Begin

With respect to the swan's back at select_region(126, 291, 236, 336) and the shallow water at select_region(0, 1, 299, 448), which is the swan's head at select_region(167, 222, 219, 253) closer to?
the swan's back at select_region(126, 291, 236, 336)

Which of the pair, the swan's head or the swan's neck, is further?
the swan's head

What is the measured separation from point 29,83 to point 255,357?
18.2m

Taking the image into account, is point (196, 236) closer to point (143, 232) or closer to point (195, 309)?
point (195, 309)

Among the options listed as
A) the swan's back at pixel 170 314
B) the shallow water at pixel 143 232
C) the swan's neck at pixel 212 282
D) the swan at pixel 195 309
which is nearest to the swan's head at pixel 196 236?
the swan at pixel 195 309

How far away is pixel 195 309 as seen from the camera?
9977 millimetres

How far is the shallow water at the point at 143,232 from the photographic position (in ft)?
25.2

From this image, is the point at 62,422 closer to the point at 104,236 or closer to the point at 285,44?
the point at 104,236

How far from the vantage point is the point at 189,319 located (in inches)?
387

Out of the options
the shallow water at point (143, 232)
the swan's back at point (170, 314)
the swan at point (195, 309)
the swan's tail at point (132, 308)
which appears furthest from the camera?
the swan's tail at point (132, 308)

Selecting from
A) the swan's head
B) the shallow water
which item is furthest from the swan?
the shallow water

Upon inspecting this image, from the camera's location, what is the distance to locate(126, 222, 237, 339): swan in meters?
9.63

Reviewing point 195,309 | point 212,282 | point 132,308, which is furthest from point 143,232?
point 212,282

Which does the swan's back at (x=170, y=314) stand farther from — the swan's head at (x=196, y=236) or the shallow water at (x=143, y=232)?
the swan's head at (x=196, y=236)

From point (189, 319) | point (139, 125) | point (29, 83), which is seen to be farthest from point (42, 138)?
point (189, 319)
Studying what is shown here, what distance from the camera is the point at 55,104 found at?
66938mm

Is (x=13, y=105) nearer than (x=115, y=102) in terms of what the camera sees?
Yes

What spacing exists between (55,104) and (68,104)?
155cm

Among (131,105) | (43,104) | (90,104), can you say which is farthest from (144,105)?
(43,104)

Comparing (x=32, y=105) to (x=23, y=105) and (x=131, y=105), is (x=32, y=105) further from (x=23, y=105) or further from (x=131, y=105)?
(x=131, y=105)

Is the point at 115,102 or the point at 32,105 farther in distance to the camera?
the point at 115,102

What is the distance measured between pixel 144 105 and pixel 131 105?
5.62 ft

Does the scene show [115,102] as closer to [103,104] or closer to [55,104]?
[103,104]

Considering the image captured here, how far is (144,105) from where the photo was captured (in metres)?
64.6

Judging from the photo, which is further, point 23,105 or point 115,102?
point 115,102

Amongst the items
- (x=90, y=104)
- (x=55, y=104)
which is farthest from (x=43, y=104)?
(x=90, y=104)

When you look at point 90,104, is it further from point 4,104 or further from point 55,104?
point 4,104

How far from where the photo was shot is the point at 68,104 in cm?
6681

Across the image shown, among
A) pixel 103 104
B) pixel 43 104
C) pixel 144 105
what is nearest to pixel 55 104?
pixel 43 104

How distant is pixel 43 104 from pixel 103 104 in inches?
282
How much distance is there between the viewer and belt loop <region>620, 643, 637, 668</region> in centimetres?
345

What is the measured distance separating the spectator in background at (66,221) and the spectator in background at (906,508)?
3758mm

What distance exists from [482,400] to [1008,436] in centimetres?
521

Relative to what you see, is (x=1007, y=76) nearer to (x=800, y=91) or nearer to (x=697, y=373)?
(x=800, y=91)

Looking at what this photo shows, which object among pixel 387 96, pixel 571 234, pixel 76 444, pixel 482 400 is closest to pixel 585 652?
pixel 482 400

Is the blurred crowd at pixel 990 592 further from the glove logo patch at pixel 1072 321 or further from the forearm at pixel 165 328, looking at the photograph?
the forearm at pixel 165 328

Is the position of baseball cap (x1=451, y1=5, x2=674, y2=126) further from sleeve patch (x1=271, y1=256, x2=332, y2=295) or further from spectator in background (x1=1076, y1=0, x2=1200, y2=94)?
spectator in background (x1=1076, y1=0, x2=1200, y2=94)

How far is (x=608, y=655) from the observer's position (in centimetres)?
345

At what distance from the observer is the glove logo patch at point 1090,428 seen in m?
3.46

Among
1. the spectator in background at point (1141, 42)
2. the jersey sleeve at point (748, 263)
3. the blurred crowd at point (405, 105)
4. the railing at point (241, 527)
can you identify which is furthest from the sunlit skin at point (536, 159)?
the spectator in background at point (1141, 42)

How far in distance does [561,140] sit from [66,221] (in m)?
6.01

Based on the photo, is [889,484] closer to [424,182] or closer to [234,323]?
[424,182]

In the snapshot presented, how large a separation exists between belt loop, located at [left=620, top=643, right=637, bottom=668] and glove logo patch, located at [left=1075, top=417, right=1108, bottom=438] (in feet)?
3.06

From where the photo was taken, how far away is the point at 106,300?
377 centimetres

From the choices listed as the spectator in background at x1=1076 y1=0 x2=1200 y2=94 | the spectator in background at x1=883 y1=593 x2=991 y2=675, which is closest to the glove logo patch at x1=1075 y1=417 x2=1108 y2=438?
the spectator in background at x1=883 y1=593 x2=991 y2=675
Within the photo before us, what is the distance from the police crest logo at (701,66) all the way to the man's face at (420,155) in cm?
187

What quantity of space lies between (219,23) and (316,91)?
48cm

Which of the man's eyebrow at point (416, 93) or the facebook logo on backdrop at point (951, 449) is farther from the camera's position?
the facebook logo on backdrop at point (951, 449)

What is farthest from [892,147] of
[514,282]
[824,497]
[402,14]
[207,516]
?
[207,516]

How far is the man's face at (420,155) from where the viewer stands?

End

Goal —
Output the line that contains "Within the photo", followed by every later line in the listing, with no line omitted and none added.

Exercise solution —
Within the photo before us, what is the distance from the police crest logo at (701,66) all the way to the man's face at (420,155) in cm?
187

What quantity of space lies between (219,23) and (316,91)?
48cm

Which of the man's eyebrow at point (416, 93) or the facebook logo on backdrop at point (951, 449) is farther from the camera's position?
the facebook logo on backdrop at point (951, 449)

What is farthest from [892,147] of
[514,282]
[824,497]
[402,14]
[207,516]
?
[207,516]

How far is the man's face at (420,155) from where the viewer stands?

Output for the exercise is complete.